ISLAMABAD, PAKISTAN — Pakistan’s recent ban on genetically engineered imports has led to a significantly reduced forecast for soybean imports for the 2022-23 marketing year, according to a Global Agricultural Information Network report from the Foreign Agricultural Service of the US Department of Agriculture (USDA).
The USDA projects soybean imports to decline to 1.2 million tonnes, more than half of last year’s total of 2.5 million tonnes. The 2022-23 import forecast for rapeseed also was revised downward to 500,000 tonnes from 950,000 tonnes in 2021-22.
In October 2022, without providing trading partners any notice, Pakistan’s Department of Plant Protection (DPP) began requiring that importers present an import license from the Ministry of Climate Change (MOCC) as a condition for releasing soybean arrivals. However, the USDA noted that MOCC has no system for receiving and/or processing import licenses for soybeans destined for food, feed or processing.

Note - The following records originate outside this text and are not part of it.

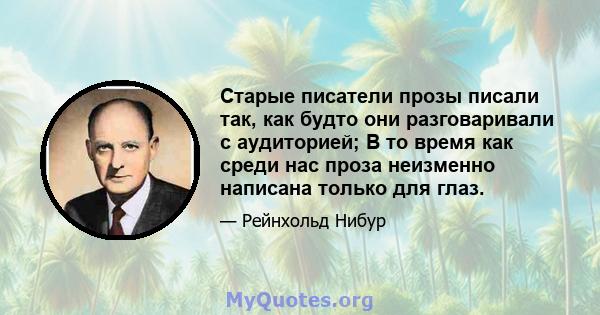 Старые писатели прозы писали так, как будто они разговаривали с аудиторией; В то время как среди нас проза неизменно написана только для глаз.

— Рейнхольд Нибур

MyQuotes.org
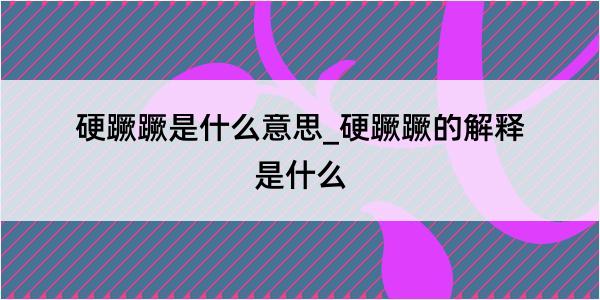 硬蹶蹶是什么意思_硬蹶蹶的解释是什么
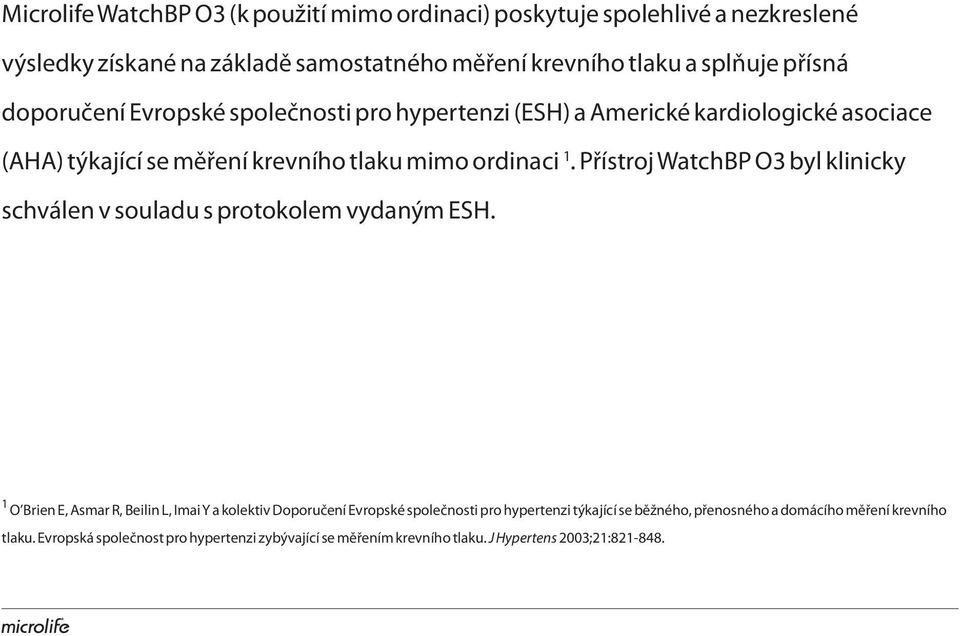 Microlife WatchBP O3 (k použití mimo ordinaci) poskytuje spolehlivé a nezkreslené výsledky získané na základě samostatného měření krevního tlaku a splňuje přísná doporučení Evropské společnosti pro hypertenzi (ESH) a Americké kardiologické asociace (AHA) týkající se měření krevního tlaku mimo ordinaci $^1$. Přístroj WatchBP O3 byl klinicky schválen v souladu s protokolem vydaným ESH.

$^1$ O'Brien E, Asmar R, Beilin L, Imai Y a kolektiv Doporučení Evropské společnosti pro hypertenzi týkající se běžného, přenosného a domácího měření krevního tlaku. Evropská společnost pro hypertenzi zybývající se měřením krevního tlaku. J Hypertens 2003;21:821-848.

microlife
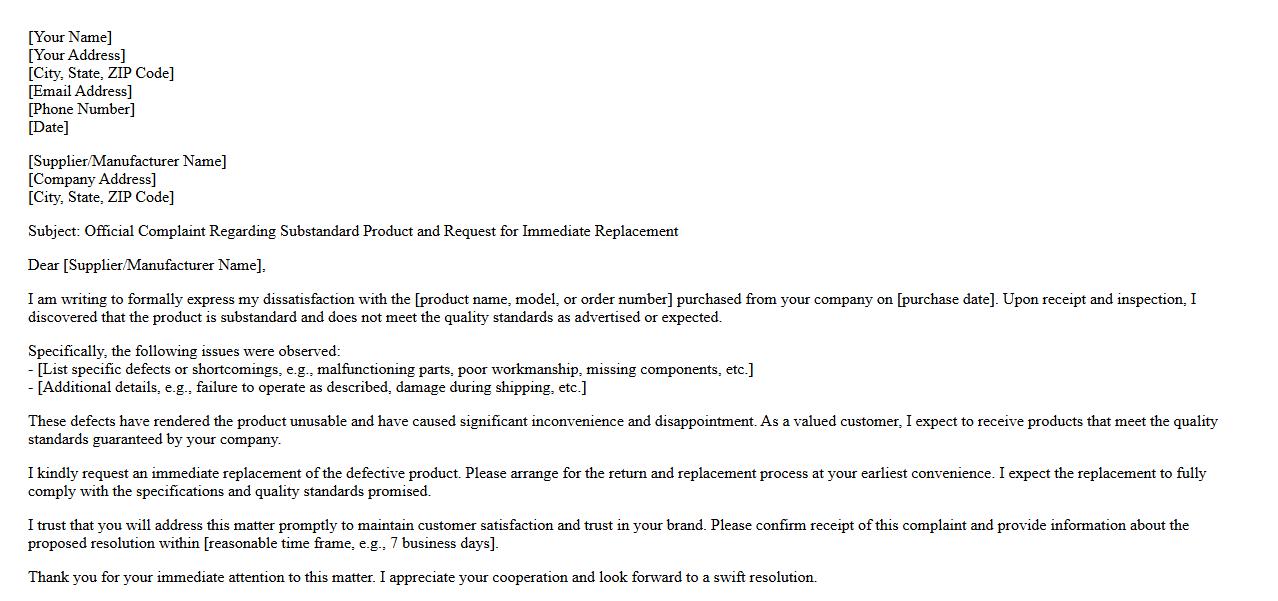 [Your Name]
[Your Address]
[City, State, ZIP Code]
[Email Address]
[Phone Number]
[Date]

[Supplier/Manufacturer Name]
[Company Address]
[City, State, ZIP Code]

Subject: Official Complaint Regarding Substandard Product and Request for Immediate Replacement

Dear [Supplier/Manufacturer Name],

I am writing to formally express my dissatisfaction with the [product name, model, or order number] purchased from your company on [purchase date]. Upon receipt and inspection, I discovered that the product is substandard and does not meet the quality standards as advertised or expected.

Specifically, the following issues were observed:
- [List specific defects or shortcomings, e.g., malfunctioning parts, poor workmanship, missing components, etc.]
- [Additional details, e.g., failure to operate as described, damage during shipping, etc.]

These defects have rendered the product unusable and have caused significant inconvenience and disappointment. As a valued customer, I expect to receive products that meet the quality standards guaranteed by your company.

I kindly request an immediate replacement of the defective product. Please arrange for the return and replacement process at your earliest convenience. I expect the replacement to fully comply with the specifications and quality standards promised.

I trust that you will address this matter promptly to maintain customer satisfaction and trust in your brand. Please confirm receipt of this complaint and provide information about the proposed resolution within [reasonable time frame, e.g., 7 business days].

Thank you for your immediate attention to this matter. I appreciate your cooperation and look forward to a swift resolution.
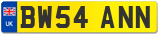 UK
BW54 ANN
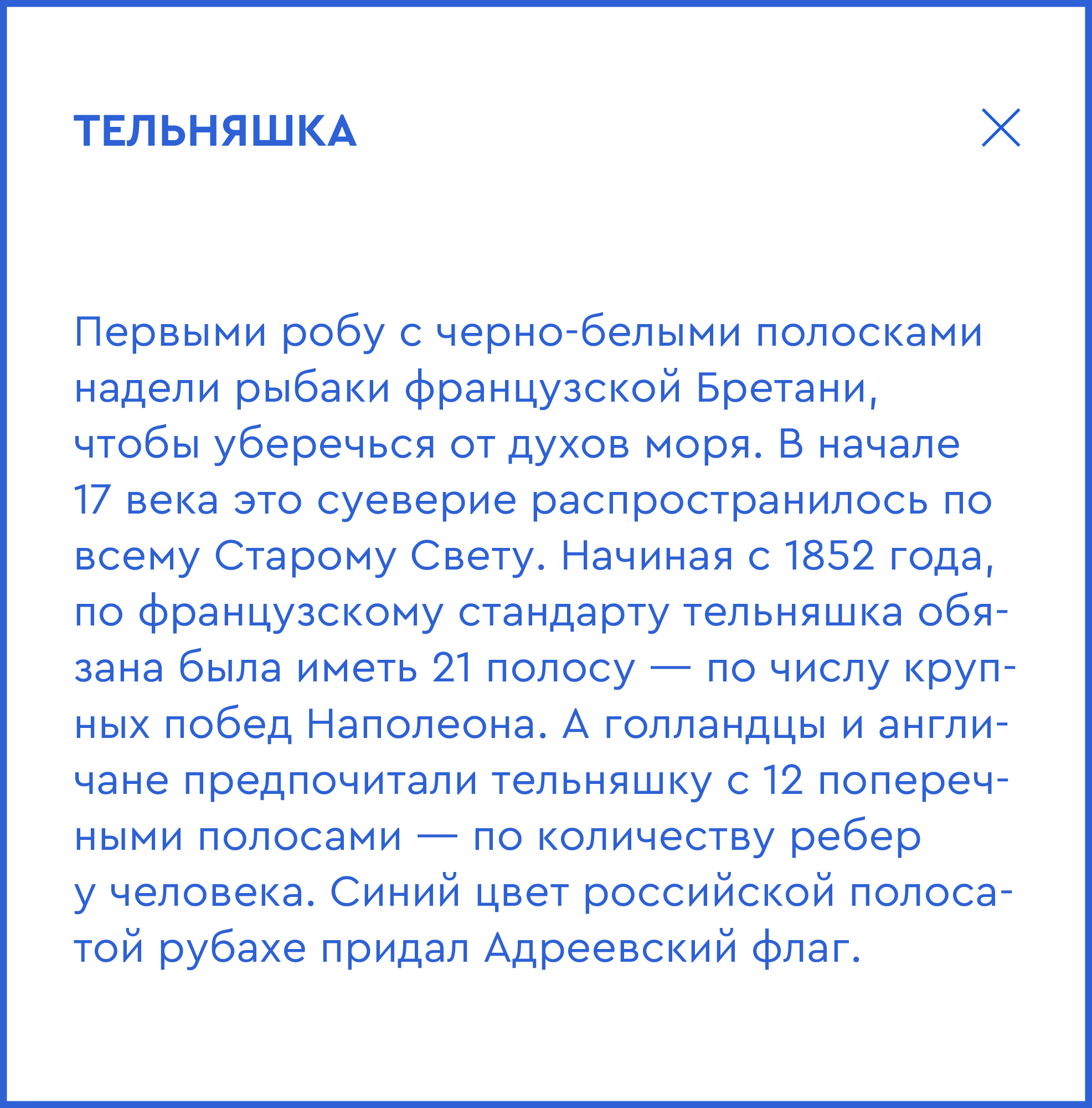 ТЕЛЬНЯШКА

Первыми робу с черно-белыми полосками надели рыбаки французской Бретани, чтобы уберечься от духов моря. В начале 17 века это суеверие распространилось по всему Старому Свету. Начиная с 1852 года, по французскому стандарту тельняшка обязана была иметь 21 полосу — по числу крупных побед Наполеона. А голландцы и англичане предпочитали тельняшку с 12 поперечными полосами — по количеству ребер у человека. Синий цвет российской полосатой рубахе придал Адреевский флаг.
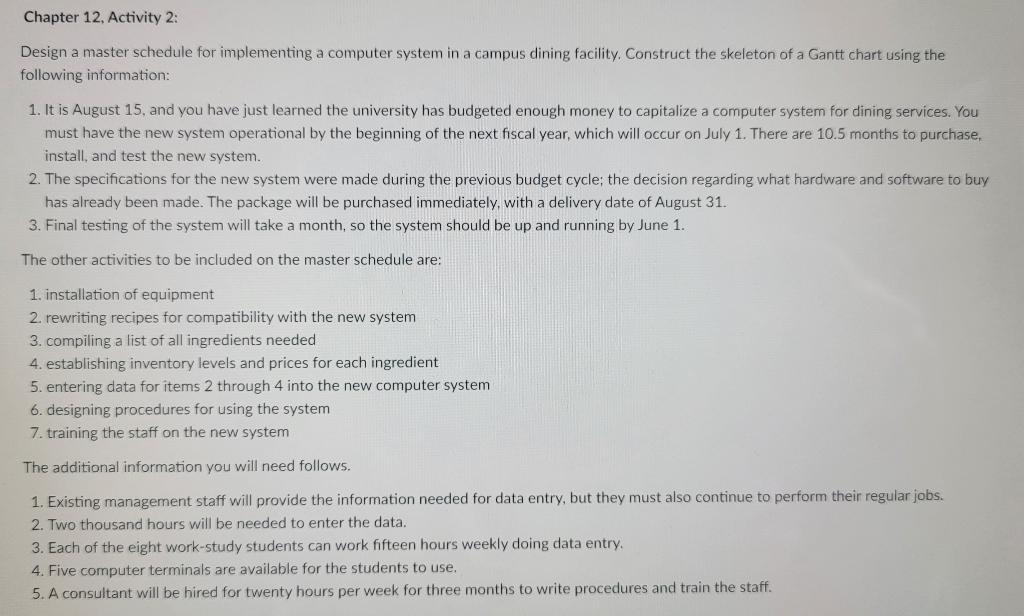 Chapter 12, Activity 2:

Design a master schedule for implementing a computer system in a campus dining facility. Construct the skeleton of a Gantt chart using the following information:

1. It is August 15, and you have just learned the university has budgeted enough money to capitalize a computer system for dining services. You must have the new system operational by the beginning of the next fiscal year, which will occur on July 1. There are 10.5 months to purchase, install, and test the new system.
2. The specifications for the new system were made during the previous budget cycle; the decision regarding what hardware and software to buy has already been made. The package will be purchased immediately, with a delivery date of August 31.
3. Final testing of the system will take a month, so the system should be up and running by June 1.

The other activities to be included on the master schedule are:

1. installation of equipment
2. rewriting recipes for compatibility with the new system
3. compiling a list of all ingredients needed
4. establishing inventory levels and prices for each ingredient
5. entering data for items 2 through 4 into the new computer system
6. designing procedures for using the system
7. training the staff on the new system

The additional information you will need follows.

1. Existing management staff will provide the information needed for data entry, but they must also continue to perform their regular jobs.
2. Two thousand hours will be needed to enter the data.
3. Each of the eight work-study students can work fifteen hours weekly doing data entry.
4. Five computer terminals are available for the students to use.
5. A consultant will be hired for twenty hours per week for three months to write procedures and train the staff.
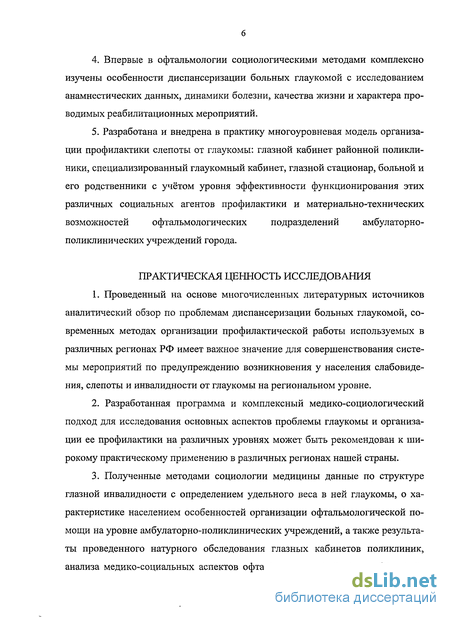 6

4. Впервые в офтальмологии социологическими методами комплексно изучены особенности диспансеризации больных глаукомой с исследованием анамнестических данных, динамики болезни, качества жизни и характера проводимых реабилитационных мероприятий.

5. Разработана и внедрена в практику многоуровневая модель организации профилактики слепоты от глаукомы: глазной кабинет районной поликлиники, специализированный глаукомный кабинет, глазной стационар, больной и его родственники с учётом уровня эффективности функционирования этих различных социальных агентов профилактики и материально-технических возможностей офтальмологических подразделений амбулаторно-поликлинических учреждений города.

ПРАКТИЧЕСКАЯ ЦЕННОСТЬ ИССЛЕДОВАНИЯ

1. Проведенный на основе многочисленных литературных источников аналитический обзор по проблемам диспансеризации больных глаукомой, современных методах организации профилактической работы используемых в различных регионах РФ имеет важное значение для совершенствования системы мероприятий по предупреждению возникновения у населения слабовидения, слепоты и инвалидности от глаукомы на региональном уровне.

2. Разработанная программа и комплексный медико-социологический подход для исследования основных аспектов проблемы глаукомы и организации ее профилактики на различных уровнях может быть рекомендован к широкому практическому применению в различных регионах нашей страны.

3. Полученные методами социологии медицины данные по структуре глазной инвалидности с определением удельного веса в ней глаукомы, о характеристике населением особенностей организации офтальмологической помощи на уровне амбулаторно-поликлинических учреждений, а также результаты проведенного натурного обследования глазных кабинетов поликлиник, анализа медико-социальных аспектов офта

dsLib.net
библиотека диссертаций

In the seven years prior, DPP approved and cleared nearly 14 million tonnes of genetically engineered soybean imports, none of which included an MOCC license, according to the FAS report.
“It is unclear why DPP suddenly changed course and began requiring the MOCC import license last October,” the USDA said.
The ban is having a negative impact on the country’s poultry sector, the report said.
“Pakistan lacks sufficient domestic production of plant protein to replace the 2 million to 2.5 million tonnes of soybean typically imported,” the USDA said. “Almost all the meal derived from soybean imports is used for poultry feed. Due to the de-facto ban on soybean imports, crushing activity has collapsed, meal supplies are short, and poultry feed is scarce.”
As a result, poultry meat and egg prices have increased. Pakistan’s Bureau of Statistics reports that, in January, chicken meat prices increased 25% compared to the previous month and was 83% higher on an annual basis.